September might the one month with the most skiing for the Norwegian team. We spend the whole month in South America preparing for the upcoming season. Sure there´s a lot of skiing in the winter. But when you´re racing its just a few runs, and in training you can do 10++. So September is probably the most important month of the year when it comes to actually getting better. And I think we did get better in this year. Like always in the mountains there´s a lot of weather and changing conditions. But staying for a month you´re pretty much guarantied to get some good, and then it doesn’t matter if its not great for a week or two. First two weeks of speed training in Portillo, and then we met up with the tech boys for two and a half week in Valle Nevado. It´s fun to get together with the tech boys(yes, they´re young and that´s why I say boys..) and get a refreshing perspective.
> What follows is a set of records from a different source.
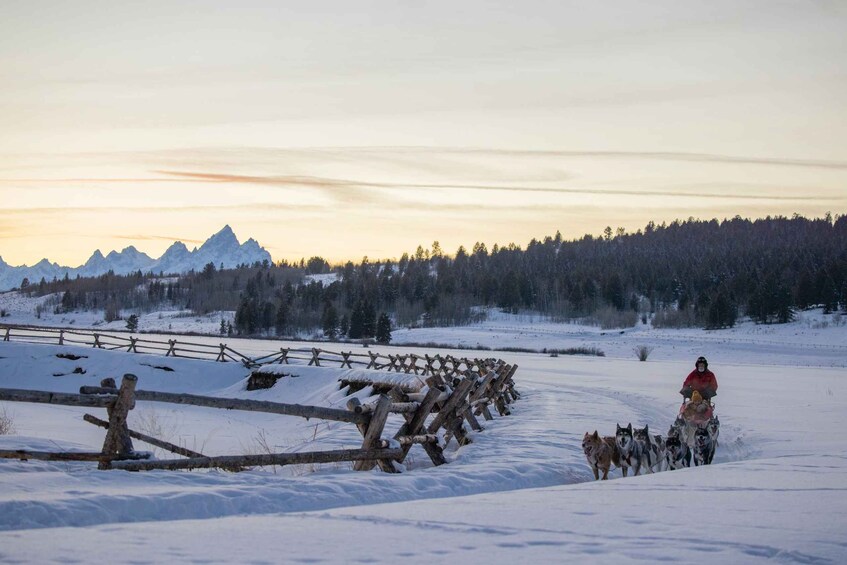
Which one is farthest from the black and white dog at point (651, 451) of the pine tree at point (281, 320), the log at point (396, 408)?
the pine tree at point (281, 320)

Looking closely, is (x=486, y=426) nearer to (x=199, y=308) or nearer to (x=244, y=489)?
(x=244, y=489)

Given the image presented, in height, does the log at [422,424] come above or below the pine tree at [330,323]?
above

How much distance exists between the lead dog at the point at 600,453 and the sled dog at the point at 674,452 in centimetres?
95

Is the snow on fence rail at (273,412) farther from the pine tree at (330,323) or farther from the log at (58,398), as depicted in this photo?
the pine tree at (330,323)

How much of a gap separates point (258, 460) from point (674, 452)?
5204 millimetres

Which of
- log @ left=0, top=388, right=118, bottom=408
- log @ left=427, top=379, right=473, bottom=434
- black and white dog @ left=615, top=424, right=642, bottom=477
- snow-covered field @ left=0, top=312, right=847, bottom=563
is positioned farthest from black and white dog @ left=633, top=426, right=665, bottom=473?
log @ left=0, top=388, right=118, bottom=408

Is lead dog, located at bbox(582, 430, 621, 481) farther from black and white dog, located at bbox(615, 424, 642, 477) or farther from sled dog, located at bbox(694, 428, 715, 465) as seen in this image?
sled dog, located at bbox(694, 428, 715, 465)

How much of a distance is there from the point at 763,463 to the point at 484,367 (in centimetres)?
1478

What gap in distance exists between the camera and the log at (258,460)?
7340 millimetres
It´s easy to do the same over and over again, but skiing with this 10 year younger crew it kinda takes me 10 years back as well. Now we´re back in Europe and we´ll soon start skiing on the glaciers in Austria. The season feels close, and its all about making the most out of the last weeks of quality training. I´m excited about the winter and that its soon time to race again.
First of all I want to say that this update should have been posted a long time ago. But I´ve noticed how I never visit websites and blogs anymore. I get the all the info I want from social media. So I figured you´re at least a little bit like me, and I have focused on updating social media. But here we go. Its August. For a skier that means the winter is almost here. From the end of August till April is all about snow, winter and skiing. Getting as much as possible of it in the fall, and then make the most out of it when the winter arrives in Europe/North America. So you better enjoy the summer days that you do get. And I have. It´s been a busy summer. Busy training with the guys on the team, travelling around Europe and also spending a few perfect lazy summer days at the family cabin. I´ve also spent a lot of time working on some other projects that have nothing to do with skiing. Trying to learn some other skills and checking out what other exciting stuff this world has to offer. The time that I was injured gave me the opportunity to get to know some new people, and I really enjoy spending time with them and talking about everything else but sports. Sports and skiing is for sure still number one. And most important right now is that I´m healthy and looking forward to the winter. Right now I´m at a ski camp at Passe Stelvio Italiy. The achilles feels so good inside the ski boot that I don’t even think about it any more. And physically I´m close to the same level that I was before the injury. Thanks to my team mates. “The Attacking Vikings”. Those guys impress me everyday. Great attitude and they´re starting to look super strong. Cant wait to get the whole team together again on snow in Chile in a few weeks. I think we´re looking at another exciting winter for team Norway!
My team wrapped up the season with a great world cup final, while I wrapped up the season with a fun powder trip to Alaska. And that Alaska trip marked the end of my winter 14/15 solo mission. Being injured you spend a lot of time by yourself. Doing your rehab training and travelling back and forward between different groups and different resorts to get some ski training. Cause the show must go on. And winter time means race time. That’s what has priority, and when you cant be a part of that, you find your own way. Not completely by yourself, but its more or less up to yourself to make the best out of the situation. But not anymore. Feels great to be 100% back with the team again. Being healthy enough to take part in the normal everyday activity and not slowing anyone down. We have a couple of good camps and we´ve started the summer dryland training. Was hoping for some good skiing in Austria this week, but weather not cooperating at the moment. But I´ll keep my eyes open for some more skiing. I´ve got some work to do to catch up what I lost this winter! The physical condition is good. I was able to get a lot of good physical training even with the cast on my foot. In fact I was back at my normal maxium squat(leg strength) level just weeks after loosing the cast. Still a bit behind on the running and biking, but its getting there. So here´s to a spring with good training and great sessions back with the boys!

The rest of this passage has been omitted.